> _Text shown_

Wednesday, December 16, 2020

Romance in the Air, Part I

 


I never thought of myself as someone who read romance novels - but lately I have come to think that maybe I didn't appreciate the breadth of novels that fall under the romance umbrella.  I pictured the dime-story novels with Fabio on the cover.  But, thanks to my recent shortened attention span, and a few friends who are staunch defenders of the romance genre, I've spent the past year broadening my horizons a bit and learning that a little romance is good for the soul.

> _What this exercise asks_
1. How would you translate this sentence from the romance-novel post into Spanish: "I pictured the dime-story novels with Fabio on the cover."
2. Rewrite everything from "I never thought" down to "for the soul." in the romance-novel post, substituting "a shirtless cowboy" for "Fabio".

> _Recorded data_
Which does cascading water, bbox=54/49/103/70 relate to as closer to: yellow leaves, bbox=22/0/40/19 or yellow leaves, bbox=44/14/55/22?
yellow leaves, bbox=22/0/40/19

> _Responses_
1. Me imaginaba las novelas baratas con Fabio en la portada.

2.
I never thought of myself as someone who read romance novels - but lately I have come to think that maybe I didn't appreciate the breadth of novels that fall under the romance umbrella.  I pictured the dime-story novels with a shirtless cowboy on the cover.  But, thanks to my recent shortened attention span, and a few friends who are staunch defenders of the romance genre, I've spent the past year broadening my horizons a bit and learning that a little romance is good for the soul.